_GIVEN PROBLEM A_
List every case that the court opinion below cites by name as authority.
_GIVEN PROBLEM B_
Answer these questions from the court opinion below, one line each.
(i) Which justice wrote the opinion?
(ii) In what city is the attorney for the appellant based?
(iii) What standard of proof does the opinion say is required at trial to terminate parental rights?
## BEGIN EXTRACT PROVIDED
In re Interest of M.C., 06–15–00064–CV

Decision Date11 January 2016
Docket NumberNo. 06–15–00064–CV,06–15–00064–CV
Citation482 S.W.3d 675
Parties In the Interest of M.C., K.G., and K.G., Children
CourtTexas Court of Appeals

Jason A. Duff, Attorney at Law, Greenville, TX, for appellant.

Michael D. Becker, Office of General Counsel, Austin, TX, for appellee.

Before Morriss, C.J., Moseley and Burgess, JJ.

OPINION

Opinion by Justice Moseley

Jade's continued involvement with drugs, including her use of and dealing in them, which resulted in her incarceration, was the apparent precipitating cause of the termination of Jade's parental rights to her three children, M.C., K.G., and K.L.G.1 The father of one of the children is deceased, and the parental rights of the fathers of the other two children had previously been terminated.

The trial concerning the termination of Jade's parental rights was a bench trial wherein the trial court ordered termination. Jade has effected this appeal wherein she contends that the evidence is legally and factually insufficient to support the trial court's findings that she committed one or more acts prescribed by statute to justify termination and that termination was in the best interests of the children. See TEX. FAM.CODE ANN . § 161.001(b)(1)(E), (O), (2)

(West Supp.2015). We affirm the trial court's judgment because we find (1) that sufficient evidence supports at least one finding of a statutory ground for termination of Jade's parental rights to the children and (2) that sufficient evidence supports the trial court's finding that termination was in the best interests of the children.

I. Standard of Review

The United States Supreme Court has acknowledged that the right of a parent to maintain custody of and raise her child "is an interest far more precious than any property right." Santosky v. Kramer, 455 U.S. 745, 758–59, 102 S.Ct. 1388, 71 L.Ed.2d 599 (1982)

. The Texas Supreme Court agrees with this assessment and has held that a parent's interest in maintaining custody of and raising her children is paramount. In re J.F.C., 96 S.W.3d 256, 273 (Tex.2002) ; Holick v. Smith, 685 S.W.2d 18, 20 (Tex.1985) ; In re G.M., 596 S.W.2d 846, 846 (Tex.1980). "Because the termination of parental rights implicates fundamental interests, a higher standard of proof—clear and convincing evidence—is required at trial." In re A.B., 437 S.W.3d 498, 502 (Tex.2014)
## END EXTRACT PROVIDED
## BEGIN PROVIDED INFORMATION
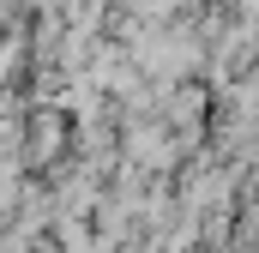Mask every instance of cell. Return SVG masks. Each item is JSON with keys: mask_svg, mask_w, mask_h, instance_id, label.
<instances>
[{"mask_svg": "<svg viewBox=\"0 0 259 253\" xmlns=\"http://www.w3.org/2000/svg\"><path fill=\"white\" fill-rule=\"evenodd\" d=\"M55 151H61V121H49V115H42L36 133H30V163H49Z\"/></svg>", "mask_w": 259, "mask_h": 253, "instance_id": "cell-1", "label": "cell"}]
</instances>
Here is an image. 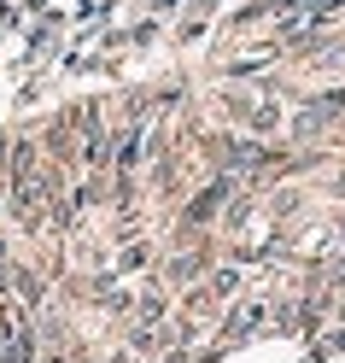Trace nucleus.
Returning a JSON list of instances; mask_svg holds the SVG:
<instances>
[{
  "mask_svg": "<svg viewBox=\"0 0 345 363\" xmlns=\"http://www.w3.org/2000/svg\"><path fill=\"white\" fill-rule=\"evenodd\" d=\"M345 352V334H328V340H322V357H339Z\"/></svg>",
  "mask_w": 345,
  "mask_h": 363,
  "instance_id": "f257e3e1",
  "label": "nucleus"
}]
</instances>
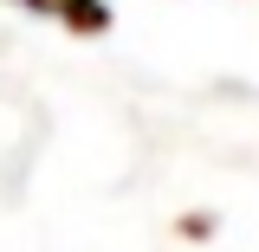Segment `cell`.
Returning a JSON list of instances; mask_svg holds the SVG:
<instances>
[{
    "instance_id": "cell-1",
    "label": "cell",
    "mask_w": 259,
    "mask_h": 252,
    "mask_svg": "<svg viewBox=\"0 0 259 252\" xmlns=\"http://www.w3.org/2000/svg\"><path fill=\"white\" fill-rule=\"evenodd\" d=\"M13 7H26V13H39V20H59V26L78 32V39L110 32V0H13Z\"/></svg>"
}]
</instances>
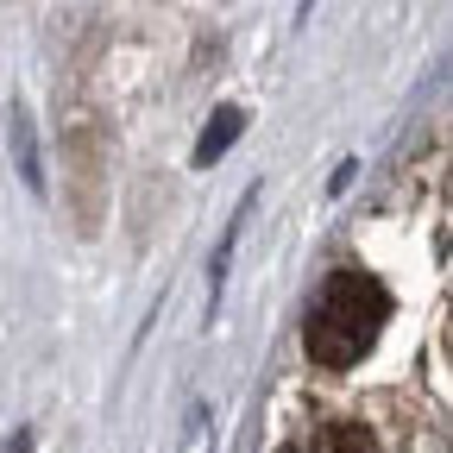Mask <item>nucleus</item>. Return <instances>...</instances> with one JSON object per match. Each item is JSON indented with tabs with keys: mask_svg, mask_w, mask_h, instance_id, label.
<instances>
[{
	"mask_svg": "<svg viewBox=\"0 0 453 453\" xmlns=\"http://www.w3.org/2000/svg\"><path fill=\"white\" fill-rule=\"evenodd\" d=\"M240 127H246V113H240V107H220L214 120H208V133H202V145H196V164H214L226 145L240 139Z\"/></svg>",
	"mask_w": 453,
	"mask_h": 453,
	"instance_id": "f03ea898",
	"label": "nucleus"
},
{
	"mask_svg": "<svg viewBox=\"0 0 453 453\" xmlns=\"http://www.w3.org/2000/svg\"><path fill=\"white\" fill-rule=\"evenodd\" d=\"M384 315H390V296H384L378 277H365V271H334V277L321 283L315 309H309V327H303L309 359H315V365H334V372L353 365V359H365L372 340H378V327H384Z\"/></svg>",
	"mask_w": 453,
	"mask_h": 453,
	"instance_id": "f257e3e1",
	"label": "nucleus"
},
{
	"mask_svg": "<svg viewBox=\"0 0 453 453\" xmlns=\"http://www.w3.org/2000/svg\"><path fill=\"white\" fill-rule=\"evenodd\" d=\"M327 453H378V447H372V434H365V428H334Z\"/></svg>",
	"mask_w": 453,
	"mask_h": 453,
	"instance_id": "7ed1b4c3",
	"label": "nucleus"
}]
</instances>
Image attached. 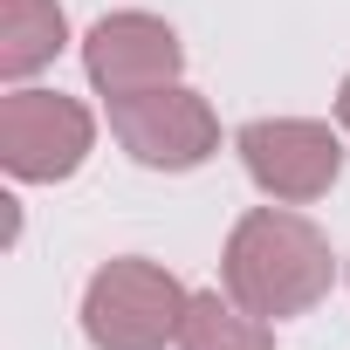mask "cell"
<instances>
[{"label": "cell", "instance_id": "6da1fadb", "mask_svg": "<svg viewBox=\"0 0 350 350\" xmlns=\"http://www.w3.org/2000/svg\"><path fill=\"white\" fill-rule=\"evenodd\" d=\"M329 282H336V254H329V241H323V227L309 213L254 206V213L234 220L227 254H220V288L241 309L282 323V316L316 309L329 295Z\"/></svg>", "mask_w": 350, "mask_h": 350}, {"label": "cell", "instance_id": "7a4b0ae2", "mask_svg": "<svg viewBox=\"0 0 350 350\" xmlns=\"http://www.w3.org/2000/svg\"><path fill=\"white\" fill-rule=\"evenodd\" d=\"M186 302H193V288L172 268H158L144 254H117L83 288V336L96 350H165V343H179Z\"/></svg>", "mask_w": 350, "mask_h": 350}, {"label": "cell", "instance_id": "3957f363", "mask_svg": "<svg viewBox=\"0 0 350 350\" xmlns=\"http://www.w3.org/2000/svg\"><path fill=\"white\" fill-rule=\"evenodd\" d=\"M90 144H96V117L76 96L35 90V83H14L0 96V165H8L21 186L76 179Z\"/></svg>", "mask_w": 350, "mask_h": 350}, {"label": "cell", "instance_id": "277c9868", "mask_svg": "<svg viewBox=\"0 0 350 350\" xmlns=\"http://www.w3.org/2000/svg\"><path fill=\"white\" fill-rule=\"evenodd\" d=\"M110 137L151 172H193L220 151V117L200 90L158 83L137 96H110Z\"/></svg>", "mask_w": 350, "mask_h": 350}, {"label": "cell", "instance_id": "5b68a950", "mask_svg": "<svg viewBox=\"0 0 350 350\" xmlns=\"http://www.w3.org/2000/svg\"><path fill=\"white\" fill-rule=\"evenodd\" d=\"M234 151L275 206H309L343 179V137L316 117H254L241 124Z\"/></svg>", "mask_w": 350, "mask_h": 350}, {"label": "cell", "instance_id": "8992f818", "mask_svg": "<svg viewBox=\"0 0 350 350\" xmlns=\"http://www.w3.org/2000/svg\"><path fill=\"white\" fill-rule=\"evenodd\" d=\"M179 69H186V42L158 14L124 8L83 35V76L96 83V96H137L158 83H179Z\"/></svg>", "mask_w": 350, "mask_h": 350}, {"label": "cell", "instance_id": "52a82bcc", "mask_svg": "<svg viewBox=\"0 0 350 350\" xmlns=\"http://www.w3.org/2000/svg\"><path fill=\"white\" fill-rule=\"evenodd\" d=\"M69 42V14L62 0H0V76L28 83L42 76Z\"/></svg>", "mask_w": 350, "mask_h": 350}, {"label": "cell", "instance_id": "ba28073f", "mask_svg": "<svg viewBox=\"0 0 350 350\" xmlns=\"http://www.w3.org/2000/svg\"><path fill=\"white\" fill-rule=\"evenodd\" d=\"M179 350H275V323L241 309L227 288H200L179 323Z\"/></svg>", "mask_w": 350, "mask_h": 350}, {"label": "cell", "instance_id": "9c48e42d", "mask_svg": "<svg viewBox=\"0 0 350 350\" xmlns=\"http://www.w3.org/2000/svg\"><path fill=\"white\" fill-rule=\"evenodd\" d=\"M336 124H343V137H350V76H343V90H336Z\"/></svg>", "mask_w": 350, "mask_h": 350}]
</instances>
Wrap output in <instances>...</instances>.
## END PROVIDED INFORMATION
_WRITTEN REPLY A_
Santosky v. Kramer
In re J.F.C.
Holick v. Smith
In re G.M.
In re A.B.

_WRITTEN REPLY B_
(i) Justice Moseley
(ii) Greenville, TX
(iii) Clear and convincing evidence